Mr. Ashe says efforts such as bringing in minor hockey tournaments and aggressively bidding for major events were crucial for keeping the Senators at the top of people’s minds.
“It helped the Senators and the Canadian Tire Centre, but it helped the community as well,” he said. “It was very strategic.”
Both Mr. Firestone and Mr. Ashe said they were sad to hear the news yesterday, but were confident that the former Sens president will find success wherever he goes.
Reflecting on his own journey today, Mr. Leeder was able to stand back at his press conference and see the team he had spent decades building as a complete product.
“Going from a dream, to now one of the entrenched, better-respected teams in the entire league, is something I’m really proud to have been a part of.”
The bulk of Mr.
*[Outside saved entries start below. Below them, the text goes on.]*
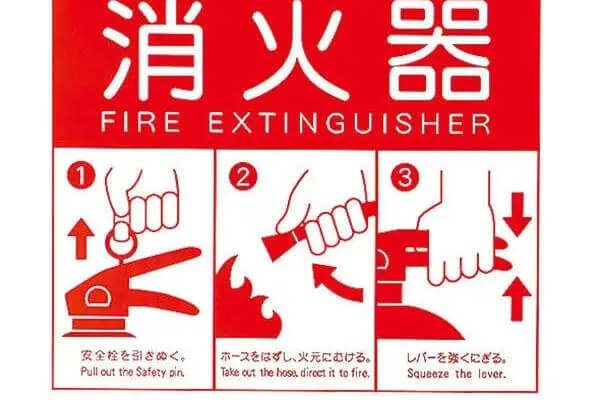 消火器
FIRE EXTINGUISHER

①
安全栓を引きぬく。
Pull out the Safety pin.

②
ホースをはずし、火元にむける。
Take out the hose, direct it to fire.

③
レバーを強くにぎる。
Squeeze the lever.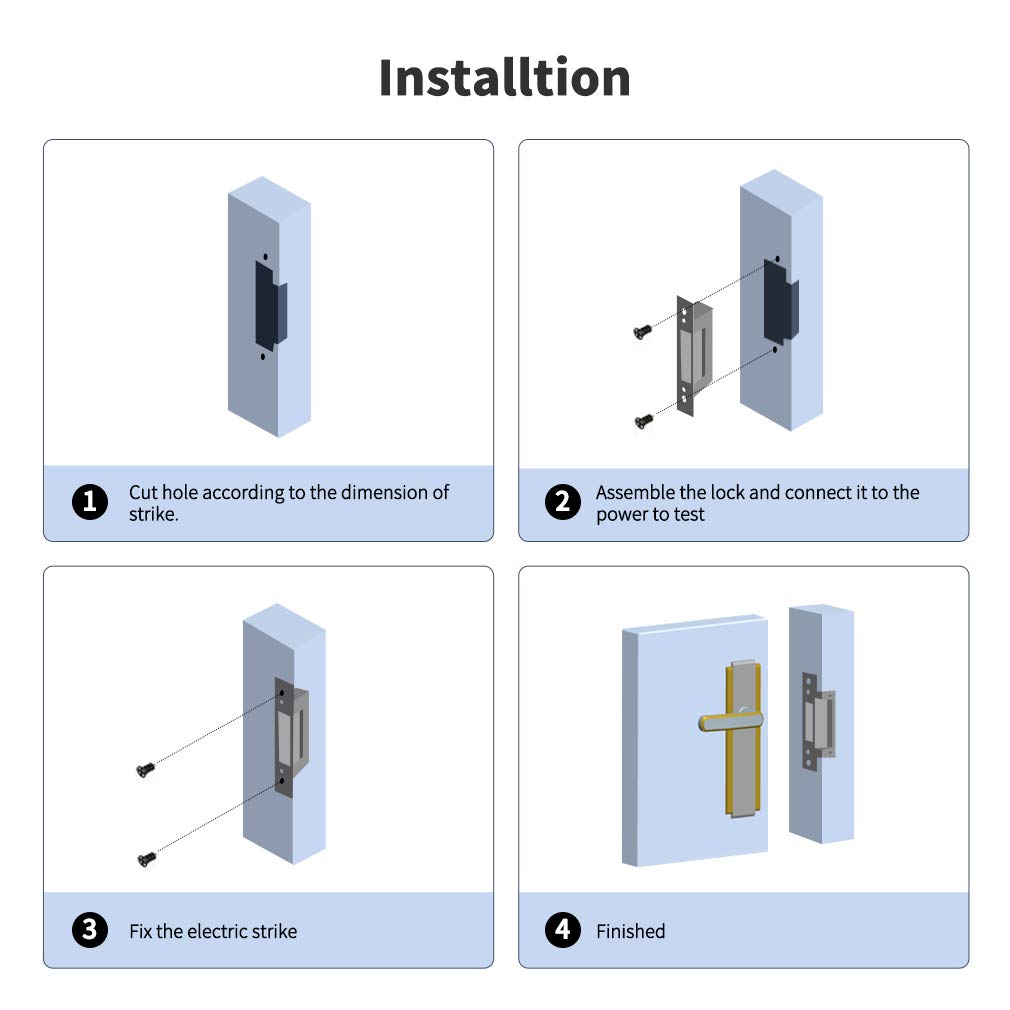 Installtion

1 Cut hole according to the dimension of strike.

2 Assemble the lock and connect it to the power to test

3 Fix the electric strike

4 Finished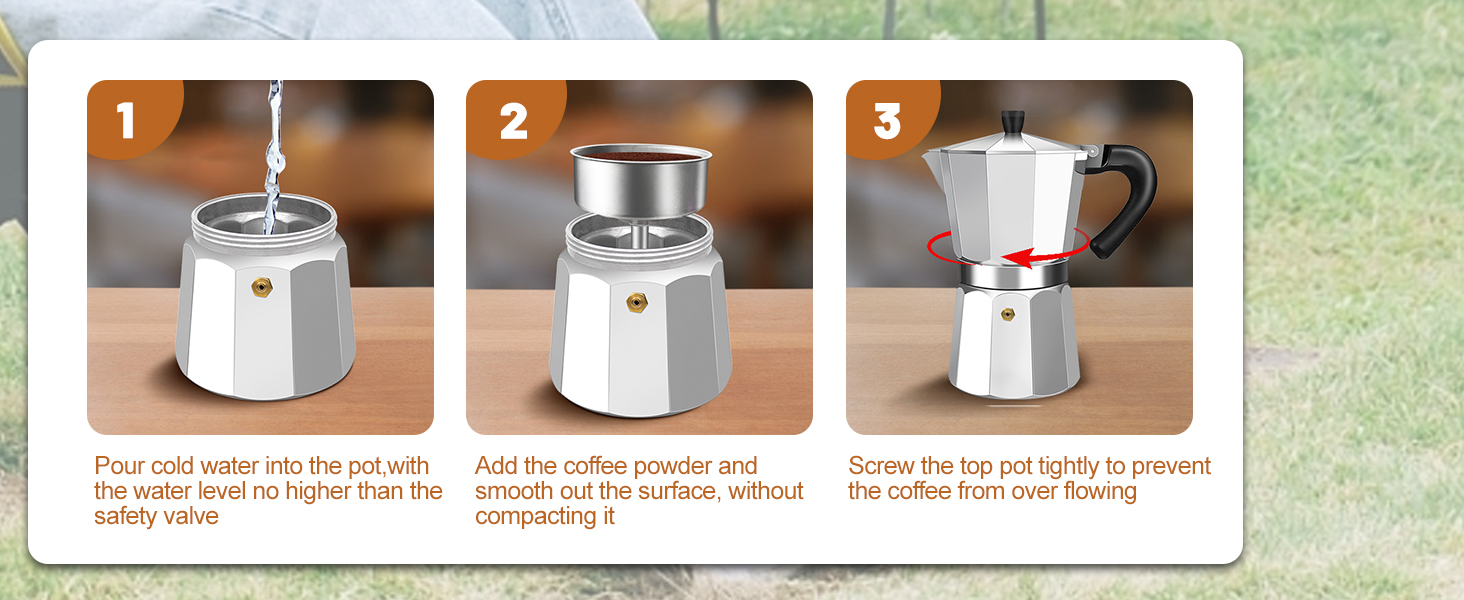 1

Pour cold water into the pot,with the water level no higher than the safety valve

2

Add the coffee powder and smooth out the surface, without compacting it

3

Screw the top pot tightly to prevent the coffee from over flowing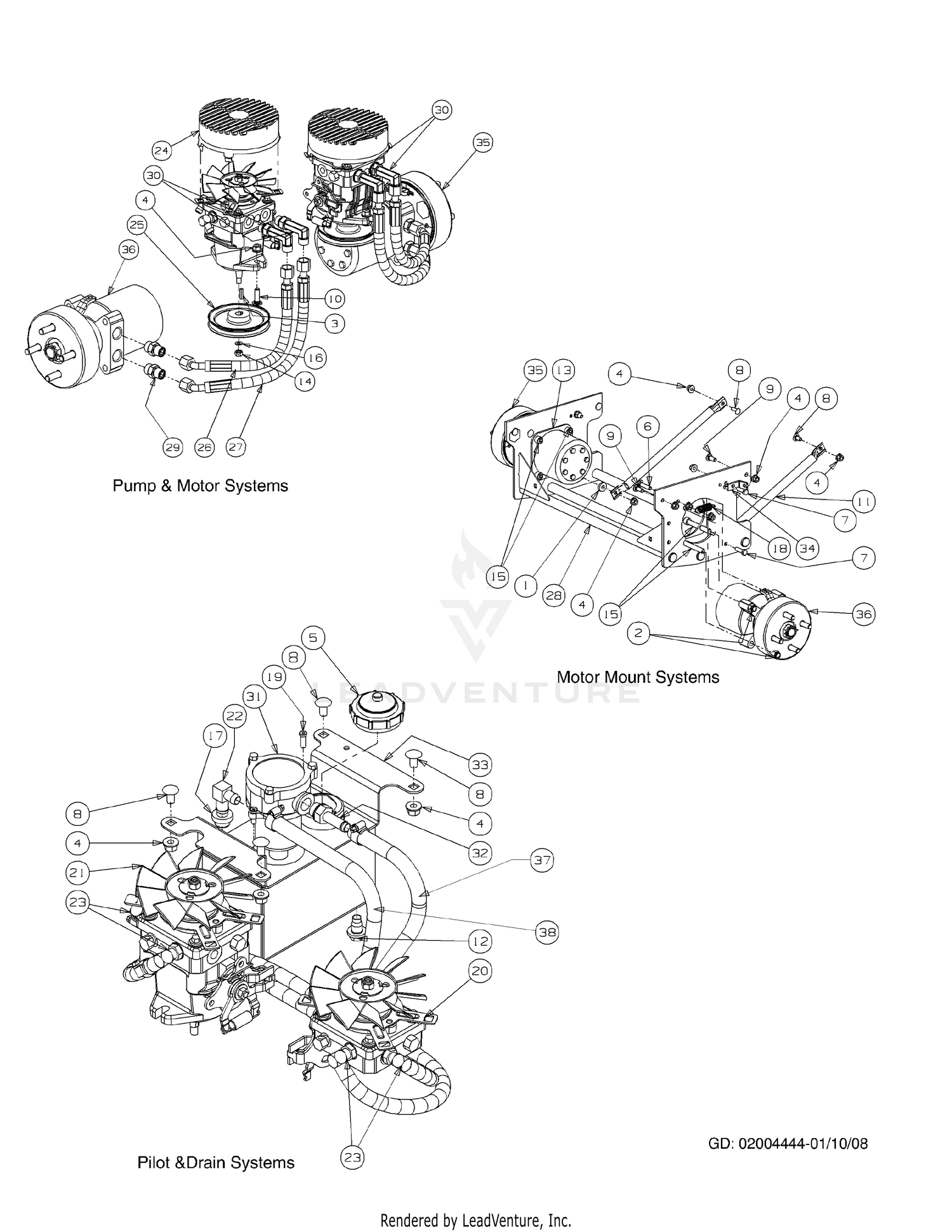 30
24
35
30
4
25
36
10
3
16
14
29
26
27

Pump & Motor Systems

35 13
4
8
9
4
8
9
6
4
11
7
18
34
7
15
1
28
4
15
36
2

Motor Mount Systems

LEADVENTURE

5
8
19
31
22
17
33
8
8
4
4
32
21
37
23
38
12
20
23

Pilot &Drain Systems

GD: 02004444-01/10/08

Rendered by LeadVenture, Inc.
Leeder’s farewell address saw him give thanks to a number of individuals. Among them, Mr. Firestone, Mr. Sexton and Rod Bryden, the former owner of the Senators. He also thanked his executive team and expressed a fondness for their regular Tuesday morning meetings when they would hammer out the week’s challenges.
He had a few regrets to add, chiefly to the fans. He choked up in his apologies for never delivering a Stanley Cup during his tenure. Through tears, he thanked his family for their patience with him throughout what had been a demanding career with the team.
“You were always hoping I’d be around for a few extra hours a week. Be careful what you wish for,” he told them.